The RWKVStateFusion module combines recurrent states from multiple specialist agents into a single fused state for the primary agent. Implementation is in src/aegir/swarm/state_fusion.py.

Input Format

Each agent produces a per-layer recurrent state tensor of shape:

(B, H, K, V)

where B is batch size, H = num_heads, and K = V = head_size. Given N agents, the fusion module receives a list of N such tensors and outputs a single tensor of the same shape.

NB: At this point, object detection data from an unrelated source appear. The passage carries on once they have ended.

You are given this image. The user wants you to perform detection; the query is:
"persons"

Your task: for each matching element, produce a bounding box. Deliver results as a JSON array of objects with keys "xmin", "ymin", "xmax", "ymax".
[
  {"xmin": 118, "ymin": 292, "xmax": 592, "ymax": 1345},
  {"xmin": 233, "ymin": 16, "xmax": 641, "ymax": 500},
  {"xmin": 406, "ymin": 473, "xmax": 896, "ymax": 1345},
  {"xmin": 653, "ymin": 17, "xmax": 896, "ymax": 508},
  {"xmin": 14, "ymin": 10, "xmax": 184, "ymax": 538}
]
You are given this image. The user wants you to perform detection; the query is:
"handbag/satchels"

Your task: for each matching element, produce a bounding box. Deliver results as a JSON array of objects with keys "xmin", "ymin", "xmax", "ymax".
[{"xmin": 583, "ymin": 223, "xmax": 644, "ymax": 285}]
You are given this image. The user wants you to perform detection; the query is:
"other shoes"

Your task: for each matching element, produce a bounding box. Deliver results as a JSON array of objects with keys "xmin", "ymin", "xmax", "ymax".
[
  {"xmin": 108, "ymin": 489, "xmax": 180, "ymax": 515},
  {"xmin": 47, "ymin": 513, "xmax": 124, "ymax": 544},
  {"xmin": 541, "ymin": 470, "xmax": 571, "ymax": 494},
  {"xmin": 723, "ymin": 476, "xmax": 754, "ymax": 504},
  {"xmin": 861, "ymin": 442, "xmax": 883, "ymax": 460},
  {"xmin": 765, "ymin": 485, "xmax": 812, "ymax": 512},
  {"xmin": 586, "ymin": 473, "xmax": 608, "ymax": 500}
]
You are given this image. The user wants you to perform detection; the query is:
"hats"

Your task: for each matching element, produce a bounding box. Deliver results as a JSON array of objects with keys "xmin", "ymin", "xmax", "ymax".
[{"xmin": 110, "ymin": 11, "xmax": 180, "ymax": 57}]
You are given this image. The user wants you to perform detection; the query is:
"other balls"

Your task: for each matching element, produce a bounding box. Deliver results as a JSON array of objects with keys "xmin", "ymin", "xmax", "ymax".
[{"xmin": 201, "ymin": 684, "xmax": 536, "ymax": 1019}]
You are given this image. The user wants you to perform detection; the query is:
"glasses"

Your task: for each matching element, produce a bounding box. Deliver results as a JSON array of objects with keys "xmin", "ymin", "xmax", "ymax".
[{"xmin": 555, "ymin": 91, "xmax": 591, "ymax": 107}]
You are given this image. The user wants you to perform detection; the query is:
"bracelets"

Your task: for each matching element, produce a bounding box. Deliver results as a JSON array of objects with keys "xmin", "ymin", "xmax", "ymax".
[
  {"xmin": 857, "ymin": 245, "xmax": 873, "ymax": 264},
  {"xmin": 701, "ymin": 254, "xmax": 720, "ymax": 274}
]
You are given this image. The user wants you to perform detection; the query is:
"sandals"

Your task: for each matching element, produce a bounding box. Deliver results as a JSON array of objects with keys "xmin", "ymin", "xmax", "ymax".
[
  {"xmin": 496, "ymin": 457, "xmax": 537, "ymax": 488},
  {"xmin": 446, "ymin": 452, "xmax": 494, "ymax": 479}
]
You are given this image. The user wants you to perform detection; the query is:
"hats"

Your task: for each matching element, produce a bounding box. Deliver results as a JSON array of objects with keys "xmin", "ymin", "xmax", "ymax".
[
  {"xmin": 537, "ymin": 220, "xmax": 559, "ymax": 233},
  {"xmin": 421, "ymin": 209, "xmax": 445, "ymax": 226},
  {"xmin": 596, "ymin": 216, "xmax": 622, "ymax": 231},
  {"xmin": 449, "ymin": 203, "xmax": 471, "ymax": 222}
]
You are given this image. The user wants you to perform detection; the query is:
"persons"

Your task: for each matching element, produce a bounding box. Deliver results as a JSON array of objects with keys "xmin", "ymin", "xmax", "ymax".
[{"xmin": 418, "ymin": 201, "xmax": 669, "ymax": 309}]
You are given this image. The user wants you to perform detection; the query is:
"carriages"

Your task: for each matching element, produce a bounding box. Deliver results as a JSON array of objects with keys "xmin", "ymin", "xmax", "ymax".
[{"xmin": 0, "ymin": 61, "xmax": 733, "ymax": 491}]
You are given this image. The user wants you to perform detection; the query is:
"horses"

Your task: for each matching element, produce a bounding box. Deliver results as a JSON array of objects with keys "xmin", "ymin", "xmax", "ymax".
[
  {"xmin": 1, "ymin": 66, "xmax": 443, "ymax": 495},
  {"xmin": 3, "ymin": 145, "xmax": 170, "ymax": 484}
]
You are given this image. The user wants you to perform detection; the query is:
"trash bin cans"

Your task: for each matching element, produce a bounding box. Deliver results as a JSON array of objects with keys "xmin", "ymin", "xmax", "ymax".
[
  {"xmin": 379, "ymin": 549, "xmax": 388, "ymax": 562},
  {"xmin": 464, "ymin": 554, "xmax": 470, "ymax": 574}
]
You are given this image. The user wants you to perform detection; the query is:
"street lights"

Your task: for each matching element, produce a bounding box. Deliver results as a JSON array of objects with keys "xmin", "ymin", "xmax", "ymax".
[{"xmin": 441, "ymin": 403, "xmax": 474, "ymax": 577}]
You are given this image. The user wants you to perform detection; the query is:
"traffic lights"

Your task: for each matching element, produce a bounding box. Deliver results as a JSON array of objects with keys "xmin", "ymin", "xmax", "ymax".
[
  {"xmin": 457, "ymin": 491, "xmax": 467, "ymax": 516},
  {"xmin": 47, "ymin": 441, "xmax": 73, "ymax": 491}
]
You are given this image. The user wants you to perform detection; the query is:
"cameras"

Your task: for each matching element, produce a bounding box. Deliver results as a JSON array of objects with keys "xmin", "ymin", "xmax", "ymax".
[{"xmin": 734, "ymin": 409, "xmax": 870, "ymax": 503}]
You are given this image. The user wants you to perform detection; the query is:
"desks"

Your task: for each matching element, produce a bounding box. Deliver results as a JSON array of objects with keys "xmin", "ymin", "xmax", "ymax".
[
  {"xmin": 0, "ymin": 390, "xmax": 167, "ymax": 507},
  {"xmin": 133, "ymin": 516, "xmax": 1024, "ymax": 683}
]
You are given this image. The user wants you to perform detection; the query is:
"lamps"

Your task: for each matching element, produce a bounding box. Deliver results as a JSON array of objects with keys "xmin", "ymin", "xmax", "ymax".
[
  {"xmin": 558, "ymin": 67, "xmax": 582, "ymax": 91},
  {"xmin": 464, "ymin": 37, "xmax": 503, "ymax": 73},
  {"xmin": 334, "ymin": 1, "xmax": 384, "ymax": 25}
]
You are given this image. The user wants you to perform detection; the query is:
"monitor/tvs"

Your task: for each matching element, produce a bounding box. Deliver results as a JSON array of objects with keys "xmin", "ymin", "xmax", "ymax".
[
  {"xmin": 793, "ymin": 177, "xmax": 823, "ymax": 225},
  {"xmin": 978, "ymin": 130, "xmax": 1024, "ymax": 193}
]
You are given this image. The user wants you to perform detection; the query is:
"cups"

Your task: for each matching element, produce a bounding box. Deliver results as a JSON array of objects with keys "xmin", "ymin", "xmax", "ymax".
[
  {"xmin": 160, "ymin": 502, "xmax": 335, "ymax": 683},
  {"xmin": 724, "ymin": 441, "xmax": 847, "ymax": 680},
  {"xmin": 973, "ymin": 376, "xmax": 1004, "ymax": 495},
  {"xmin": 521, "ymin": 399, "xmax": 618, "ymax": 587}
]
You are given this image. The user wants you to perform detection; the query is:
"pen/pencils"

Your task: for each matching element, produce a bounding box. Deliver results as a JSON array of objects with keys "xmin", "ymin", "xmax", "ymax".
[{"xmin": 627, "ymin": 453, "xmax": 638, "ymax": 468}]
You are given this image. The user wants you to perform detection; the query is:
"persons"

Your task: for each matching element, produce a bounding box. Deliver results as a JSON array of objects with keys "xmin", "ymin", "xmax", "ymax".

Internally, the input list is stacked into a single tensor of shape (B, N, H, K, V).

Fusion Modes

weighted_sum – Attention Over Agent States

Uses a learnable query vector per head and a key projection to compute attention weights over agents.

Parameters:

  • query: (H, K) – learnable query per attention head
  • key_proj: Linear mapping K*V -> K (no bias)

Computation:

flat   = reshape(stacked, [B, N, H, K*V])
keys   = key_proj(flat)                      # (B, N, H, K)
scores = einsum("bnhk, hk -> bnh", keys, query)
weights = softmax(scores, dim=1)             # (B, N, H)
fused  = einsum("bnh, bnhkv -> bhkv", weights, stacked)

Each head independently learns which agents to attend to. This is the default mode and generally the most effective, since it allows fine-grained per-head routing without excessive parameters.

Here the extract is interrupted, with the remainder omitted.